**** Recorded data ****

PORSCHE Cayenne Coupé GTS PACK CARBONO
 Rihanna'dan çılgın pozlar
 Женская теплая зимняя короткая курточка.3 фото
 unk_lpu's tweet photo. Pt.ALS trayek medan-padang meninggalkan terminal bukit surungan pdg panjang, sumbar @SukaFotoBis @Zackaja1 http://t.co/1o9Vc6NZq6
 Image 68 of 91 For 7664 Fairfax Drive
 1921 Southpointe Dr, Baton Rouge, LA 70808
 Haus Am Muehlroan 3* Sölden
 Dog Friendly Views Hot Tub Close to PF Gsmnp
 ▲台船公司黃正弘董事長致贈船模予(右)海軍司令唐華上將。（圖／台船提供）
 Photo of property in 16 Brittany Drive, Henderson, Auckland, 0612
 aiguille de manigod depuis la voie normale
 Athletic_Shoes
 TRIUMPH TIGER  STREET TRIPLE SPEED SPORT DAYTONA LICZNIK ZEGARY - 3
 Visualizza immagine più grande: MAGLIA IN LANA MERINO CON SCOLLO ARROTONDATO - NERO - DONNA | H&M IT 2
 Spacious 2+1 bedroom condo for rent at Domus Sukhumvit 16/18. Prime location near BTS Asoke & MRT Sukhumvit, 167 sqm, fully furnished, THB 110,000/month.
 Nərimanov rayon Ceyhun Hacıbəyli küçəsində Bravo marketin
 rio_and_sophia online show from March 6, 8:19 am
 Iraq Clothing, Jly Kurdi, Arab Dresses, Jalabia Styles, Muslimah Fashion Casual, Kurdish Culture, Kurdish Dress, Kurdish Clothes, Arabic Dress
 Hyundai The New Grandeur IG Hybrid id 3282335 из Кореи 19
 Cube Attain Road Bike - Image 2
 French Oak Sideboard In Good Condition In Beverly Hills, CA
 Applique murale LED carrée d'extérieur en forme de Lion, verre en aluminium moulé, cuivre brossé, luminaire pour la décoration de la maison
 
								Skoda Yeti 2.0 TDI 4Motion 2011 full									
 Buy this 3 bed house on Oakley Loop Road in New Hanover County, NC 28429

****

### Task brief
Copy out the lines starting at the one containing "Cube Attain Road Bike - Image 2" and ending with the last line of the entries. Include nothing else.

### Solution for this problem
 Cube Attain Road Bike - Image 2
 French Oak Sideboard In Good Condition In Beverly Hills, CA
 Applique murale LED carrée d'extérieur en forme de Lion, verre en aluminium moulé, cuivre brossé, luminaire pour la décoration de la maison
 
								Skoda Yeti 2.0 TDI 4Motion 2011 full									
 Buy this 3 bed house on Oakley Loop Road in New Hanover County, NC 28429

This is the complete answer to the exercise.